While African Americans initially viewed Lincoln with skepticism and were quite critical of his views on racial equality and his willingness to prioritize the preservation of the Union over the abolition of slavery, the Emancipation Proclamation elevated him to a special place in many of their hearts. The words that comprise this edifice suggest that Lincolns status as a venerated symbol has weighed heavily on both the hearts and minds of African Americans as they struggled with the various meanings and consequences of emancipation. Some voices uncritically praised Father Abraham as their savior and were willing to overlook the limitations of the Emancipation Proclamation, yet others were more circumspect. This persistent ambivalence indicates an intricately evolving historical tension between apprehending Lincoln by heart and by head.
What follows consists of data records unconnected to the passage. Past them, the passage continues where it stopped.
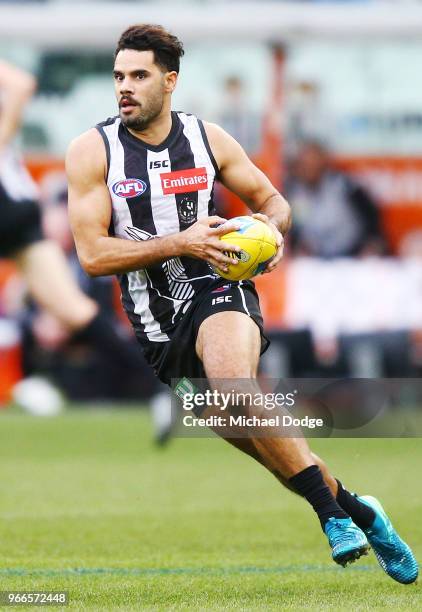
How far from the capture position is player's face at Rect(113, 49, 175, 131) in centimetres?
670

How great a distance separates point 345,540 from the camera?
19.7ft

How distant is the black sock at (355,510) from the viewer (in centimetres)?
657

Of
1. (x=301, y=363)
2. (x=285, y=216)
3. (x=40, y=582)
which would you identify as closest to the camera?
(x=40, y=582)

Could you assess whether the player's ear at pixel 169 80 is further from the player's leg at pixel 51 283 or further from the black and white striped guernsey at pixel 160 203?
the player's leg at pixel 51 283

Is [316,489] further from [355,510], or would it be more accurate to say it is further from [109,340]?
[109,340]

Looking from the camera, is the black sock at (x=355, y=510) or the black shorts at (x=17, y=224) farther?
the black shorts at (x=17, y=224)

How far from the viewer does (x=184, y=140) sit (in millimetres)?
6910

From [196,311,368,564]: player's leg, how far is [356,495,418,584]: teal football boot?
43cm

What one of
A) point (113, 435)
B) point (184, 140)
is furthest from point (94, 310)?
point (184, 140)

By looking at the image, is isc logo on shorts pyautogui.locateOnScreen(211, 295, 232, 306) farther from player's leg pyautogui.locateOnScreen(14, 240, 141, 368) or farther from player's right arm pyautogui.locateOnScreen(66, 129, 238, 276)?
A: player's leg pyautogui.locateOnScreen(14, 240, 141, 368)

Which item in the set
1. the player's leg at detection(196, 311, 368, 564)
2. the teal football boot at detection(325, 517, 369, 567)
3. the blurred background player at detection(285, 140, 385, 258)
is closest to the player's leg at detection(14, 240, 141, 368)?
the blurred background player at detection(285, 140, 385, 258)

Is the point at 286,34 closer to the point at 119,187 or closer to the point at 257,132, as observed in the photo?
the point at 257,132

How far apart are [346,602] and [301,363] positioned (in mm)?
10034

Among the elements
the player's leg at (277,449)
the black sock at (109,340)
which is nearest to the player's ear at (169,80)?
the player's leg at (277,449)
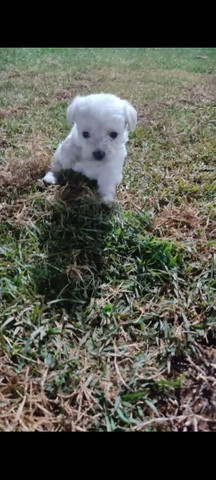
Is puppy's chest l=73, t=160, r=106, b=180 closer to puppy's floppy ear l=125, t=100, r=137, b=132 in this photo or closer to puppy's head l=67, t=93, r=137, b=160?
puppy's head l=67, t=93, r=137, b=160

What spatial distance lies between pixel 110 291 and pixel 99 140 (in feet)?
3.87

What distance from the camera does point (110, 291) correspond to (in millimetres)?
2328

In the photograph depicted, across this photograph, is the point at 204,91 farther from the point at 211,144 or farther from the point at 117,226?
the point at 117,226

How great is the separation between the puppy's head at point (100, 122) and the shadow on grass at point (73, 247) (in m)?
0.34

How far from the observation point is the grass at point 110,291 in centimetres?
177

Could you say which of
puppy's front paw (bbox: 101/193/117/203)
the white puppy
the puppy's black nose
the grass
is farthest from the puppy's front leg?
puppy's front paw (bbox: 101/193/117/203)

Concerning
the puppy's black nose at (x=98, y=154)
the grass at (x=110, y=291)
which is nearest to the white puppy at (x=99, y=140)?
the puppy's black nose at (x=98, y=154)

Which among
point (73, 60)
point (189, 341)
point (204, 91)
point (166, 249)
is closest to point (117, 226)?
point (166, 249)

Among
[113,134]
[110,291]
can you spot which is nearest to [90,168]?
[113,134]

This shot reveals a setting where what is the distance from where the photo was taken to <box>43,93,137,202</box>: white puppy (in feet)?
8.99

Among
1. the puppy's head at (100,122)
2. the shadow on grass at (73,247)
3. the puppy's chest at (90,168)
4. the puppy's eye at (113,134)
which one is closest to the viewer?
the shadow on grass at (73,247)

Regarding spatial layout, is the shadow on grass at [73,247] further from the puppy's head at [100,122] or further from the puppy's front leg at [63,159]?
the puppy's head at [100,122]

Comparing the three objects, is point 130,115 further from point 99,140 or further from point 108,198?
point 108,198

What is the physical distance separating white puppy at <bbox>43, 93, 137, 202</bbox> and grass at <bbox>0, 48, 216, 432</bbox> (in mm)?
132
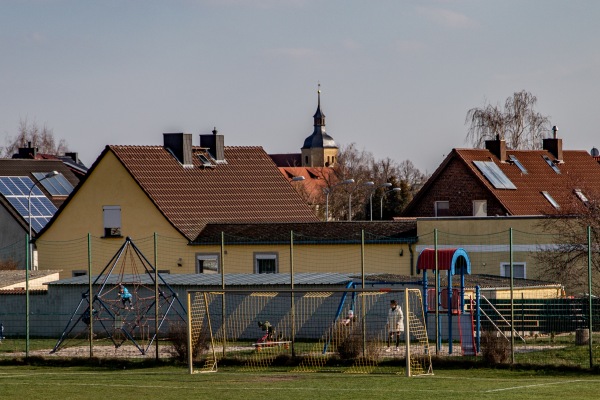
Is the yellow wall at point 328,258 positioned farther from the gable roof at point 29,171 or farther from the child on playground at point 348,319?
the gable roof at point 29,171

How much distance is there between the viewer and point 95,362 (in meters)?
28.6

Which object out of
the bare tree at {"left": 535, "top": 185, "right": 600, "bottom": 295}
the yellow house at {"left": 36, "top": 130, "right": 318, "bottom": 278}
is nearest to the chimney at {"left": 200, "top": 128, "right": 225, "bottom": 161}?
the yellow house at {"left": 36, "top": 130, "right": 318, "bottom": 278}

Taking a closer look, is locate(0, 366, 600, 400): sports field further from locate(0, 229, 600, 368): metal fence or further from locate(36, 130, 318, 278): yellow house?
locate(36, 130, 318, 278): yellow house

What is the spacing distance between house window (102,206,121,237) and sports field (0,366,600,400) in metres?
25.6

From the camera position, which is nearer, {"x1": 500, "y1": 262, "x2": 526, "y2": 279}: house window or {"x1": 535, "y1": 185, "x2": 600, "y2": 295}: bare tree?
{"x1": 535, "y1": 185, "x2": 600, "y2": 295}: bare tree

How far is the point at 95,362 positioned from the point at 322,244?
1660 centimetres

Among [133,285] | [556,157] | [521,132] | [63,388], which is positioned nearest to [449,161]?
[556,157]

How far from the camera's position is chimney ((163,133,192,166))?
55.1 m

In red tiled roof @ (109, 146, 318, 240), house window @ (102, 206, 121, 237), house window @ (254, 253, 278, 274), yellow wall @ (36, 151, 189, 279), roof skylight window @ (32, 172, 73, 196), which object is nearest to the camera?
house window @ (254, 253, 278, 274)

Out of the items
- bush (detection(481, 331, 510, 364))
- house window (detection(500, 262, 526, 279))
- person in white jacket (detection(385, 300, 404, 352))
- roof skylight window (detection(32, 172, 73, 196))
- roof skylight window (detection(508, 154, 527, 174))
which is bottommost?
bush (detection(481, 331, 510, 364))

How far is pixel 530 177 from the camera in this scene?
71250mm

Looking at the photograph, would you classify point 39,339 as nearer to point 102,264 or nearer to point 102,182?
point 102,264

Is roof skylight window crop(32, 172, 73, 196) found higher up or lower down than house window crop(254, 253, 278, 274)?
higher up

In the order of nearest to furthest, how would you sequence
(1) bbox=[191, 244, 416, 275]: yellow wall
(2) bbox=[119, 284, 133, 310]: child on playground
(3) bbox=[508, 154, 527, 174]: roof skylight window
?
(2) bbox=[119, 284, 133, 310]: child on playground
(1) bbox=[191, 244, 416, 275]: yellow wall
(3) bbox=[508, 154, 527, 174]: roof skylight window
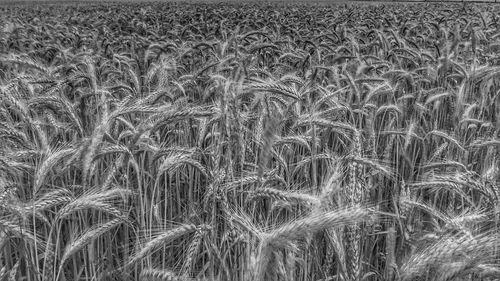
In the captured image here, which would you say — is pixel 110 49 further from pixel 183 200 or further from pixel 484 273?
pixel 484 273

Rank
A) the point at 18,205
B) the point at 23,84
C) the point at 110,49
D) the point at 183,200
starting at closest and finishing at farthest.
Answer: the point at 18,205 → the point at 183,200 → the point at 23,84 → the point at 110,49

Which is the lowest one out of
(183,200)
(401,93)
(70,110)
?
(183,200)

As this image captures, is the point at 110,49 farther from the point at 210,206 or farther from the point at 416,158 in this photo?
the point at 210,206

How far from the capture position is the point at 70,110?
3393mm

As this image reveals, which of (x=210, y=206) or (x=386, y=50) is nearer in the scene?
(x=210, y=206)

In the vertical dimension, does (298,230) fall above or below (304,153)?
above

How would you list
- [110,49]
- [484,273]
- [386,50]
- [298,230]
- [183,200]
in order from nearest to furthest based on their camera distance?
[298,230] < [484,273] < [183,200] < [386,50] < [110,49]

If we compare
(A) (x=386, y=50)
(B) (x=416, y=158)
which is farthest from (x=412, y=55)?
(B) (x=416, y=158)

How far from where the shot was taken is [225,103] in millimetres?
2838

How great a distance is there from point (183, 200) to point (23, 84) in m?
2.03

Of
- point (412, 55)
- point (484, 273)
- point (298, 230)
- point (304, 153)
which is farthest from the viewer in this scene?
point (412, 55)

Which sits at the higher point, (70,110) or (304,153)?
(70,110)

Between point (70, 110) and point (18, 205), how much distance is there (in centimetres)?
109

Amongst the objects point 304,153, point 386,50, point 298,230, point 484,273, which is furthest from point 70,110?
point 386,50
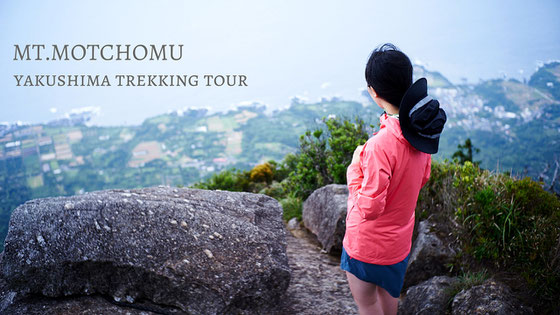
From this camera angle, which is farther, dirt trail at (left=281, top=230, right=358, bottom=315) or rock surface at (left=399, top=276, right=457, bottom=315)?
dirt trail at (left=281, top=230, right=358, bottom=315)

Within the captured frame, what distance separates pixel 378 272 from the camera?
8.62 ft

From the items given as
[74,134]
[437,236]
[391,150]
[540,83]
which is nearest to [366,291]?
[391,150]

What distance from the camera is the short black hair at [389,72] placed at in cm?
234

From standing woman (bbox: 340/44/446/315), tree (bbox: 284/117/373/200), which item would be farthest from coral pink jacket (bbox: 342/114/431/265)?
tree (bbox: 284/117/373/200)

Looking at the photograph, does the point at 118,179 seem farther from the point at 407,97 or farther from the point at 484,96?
the point at 484,96

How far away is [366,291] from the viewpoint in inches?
106

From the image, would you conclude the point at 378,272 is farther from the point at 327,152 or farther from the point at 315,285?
the point at 327,152

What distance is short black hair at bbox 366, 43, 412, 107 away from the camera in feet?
7.69

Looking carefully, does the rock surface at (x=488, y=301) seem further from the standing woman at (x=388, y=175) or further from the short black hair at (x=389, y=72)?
the short black hair at (x=389, y=72)

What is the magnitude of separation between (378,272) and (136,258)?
84.4 inches

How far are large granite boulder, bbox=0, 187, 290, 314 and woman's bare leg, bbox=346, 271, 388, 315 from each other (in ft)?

In speeches, essays, books, editorials, sermons, poems, and other forms of expression, African American commentaries on Lincoln reflect a variety of hopes, fears, aspirations, frustrations, memories, and assessments. Whether they viewed him as the heroic Great Emancipator, a reluctant emancipator, an anti-Black racist, vacillating, or just big enough to be inconsistent, African Americans have grappled with Lincolns legacy and expressed a complex, nonlinear array of thoughts and feelings about him. Black responses to Lincoln reveal, in part, incongruity between a sense of African American agency in securing their freedom and the image of Lincoln as a messiah who bestowed emancipation as a gift to passive, but grateful recipients. As the Civil War receded into history and memory, faltering progress toward full equality and a growing sense of self-determination affected how many African Americans understood and assessed Lincoln.